Juíza federal dos EUA bloqueia nova investida de Trump contr
Decisão judicial suspende ordem executiva de Donald Trump que visava restringir o direito à cidadania por nascimento, classificando a medida como inconstitucion
Decisão judicial suspende ordem executiva de Donald Trump que visava restringir o direito à cidadania por nascimento, classificando a medida como inconstitucional.
Uma magistrada federal dos Estados Unidos determinou, na última quarta-feira, a suspensão de uma nova ordem executiva emitida pela administração de Donald Trump. O decreto buscava impor restrições severas ao direito de cidadania por nascimento, marcando mais um capítulo na disputa jurídica sobre este tema constitucional, que já havia sido alvo de derrotas anteriores do governo na Suprema Corte.

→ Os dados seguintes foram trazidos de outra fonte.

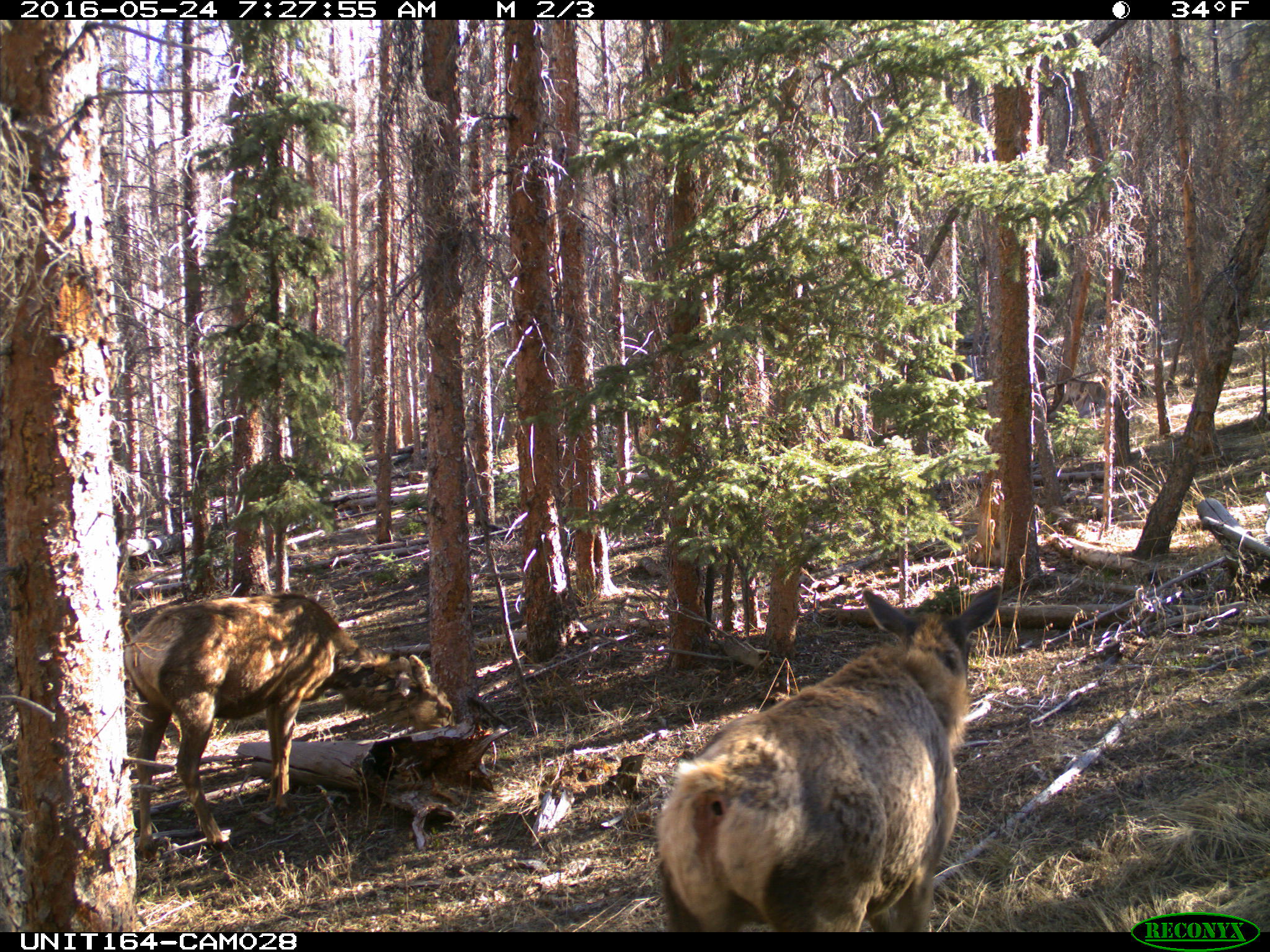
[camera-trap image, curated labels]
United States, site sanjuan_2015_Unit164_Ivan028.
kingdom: Animalia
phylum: Chordata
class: Mammalia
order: Artiodactyla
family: Cervidae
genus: Cervus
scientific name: Cervus elaphus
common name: red deer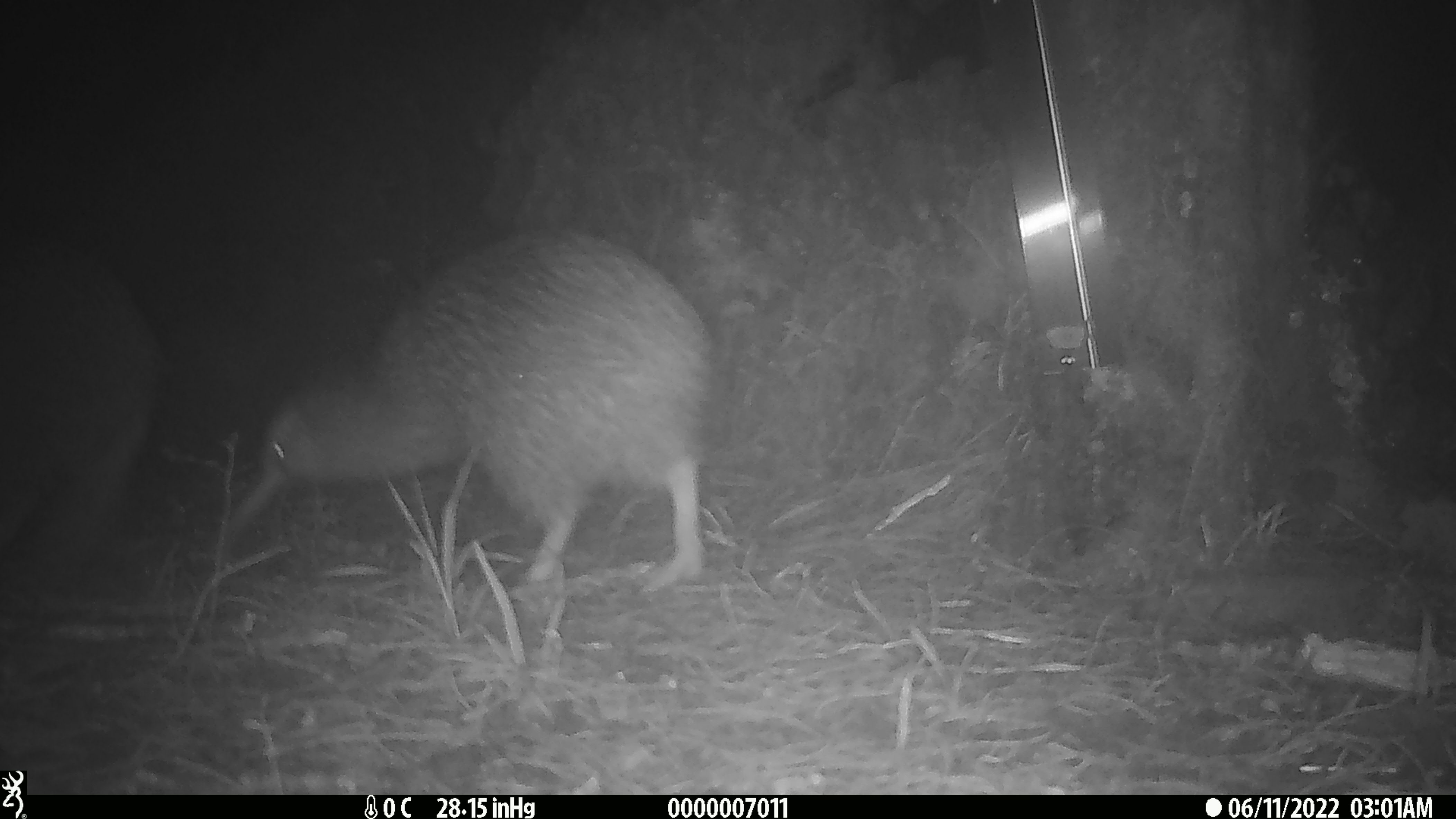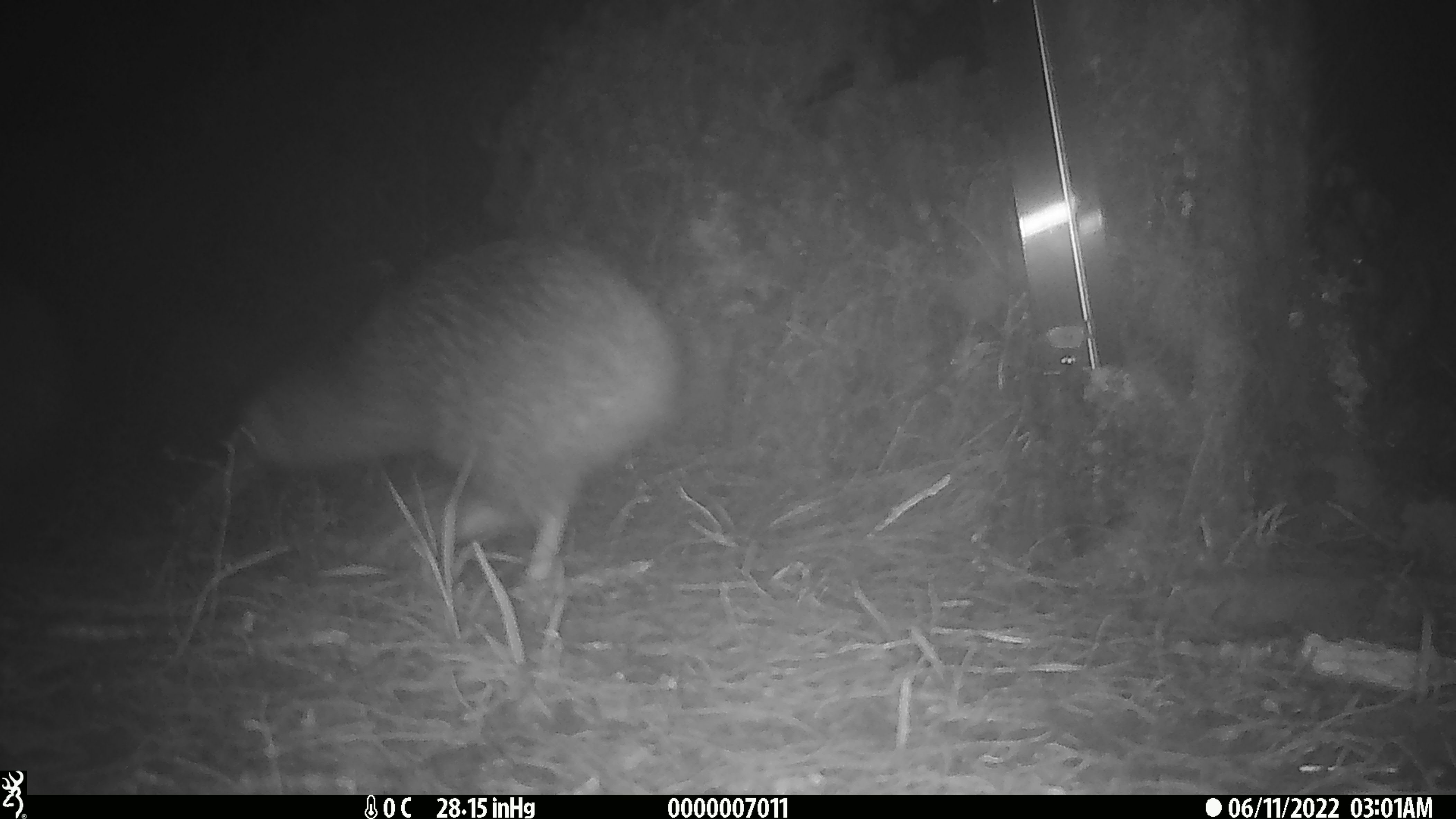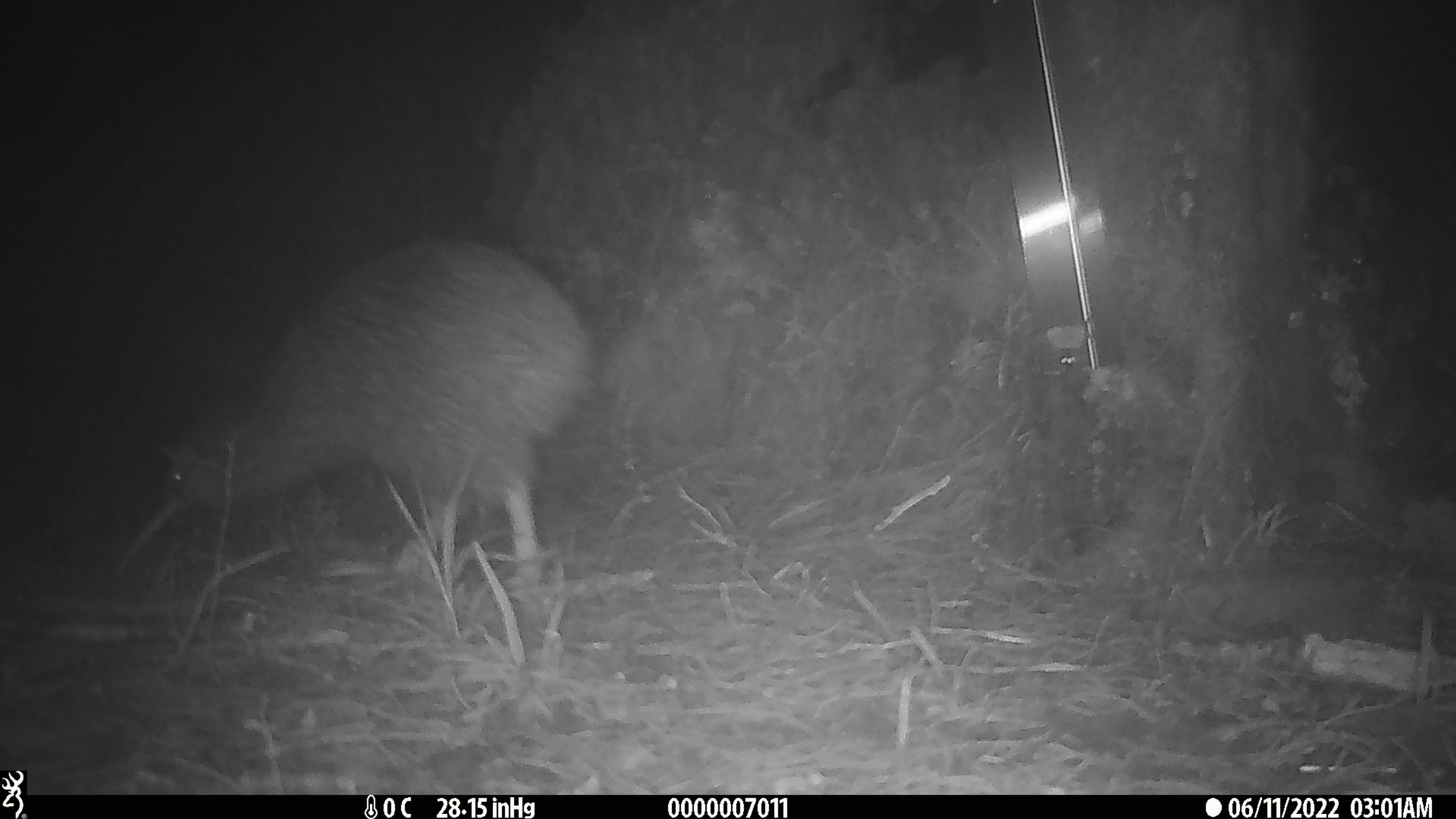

A decisão foi proferida pela juíza Deborah Boardman, do Tribunal Distrital dos Estados Unidos no Maryland. A magistrada concedeu uma injunção preliminar atendendo a uma ação movida por grupos de defesa dos direitos civis, que contestaram a ordem assinada pelo presidente em 6 de agosto. O texto presidencial visava combater o que Trump classificou como “turismo de nascimento”.
Em um documento detalhado de 35 páginas, a juíza Boardman foi enfática ao rejeitar a base legal do governo. “O Supremo Tribunal já se pronunciou: as crianças incluídas na classe certificada são ‘cidadãos de nascimento’”, escreveu a magistrada, ressaltando que a diretriz presidencial de agosto é, quase certamente, inconstitucional.
Organizações de defesa dos imigrantes celebraram o veredito a vitória nos tribunais. Shana Khader, diretora jurídica da entidade We Are CASA, com sede em Maryland, destacou o histórico de derrotas do governo nesta pauta. “Quando se trata de atacar o direito à cidadania por nascimento, a administração Trump perdeu neste tribunal, perdeu no Supremo Tribunal e voltou a perder hoje”, declarou Khader.
O foco da ordem executiva de agosto era restringir o acesso à cidadania para indivíduos que, segundo a alegação da Casa Branca, ingressam no país sob o pretexto de turismo, mas com a intenção deliberada de dar à luz em solo americano. Esta iniciativa é uma reedição de esforços anteriores que já haviam sido barrados pelo Judiciário.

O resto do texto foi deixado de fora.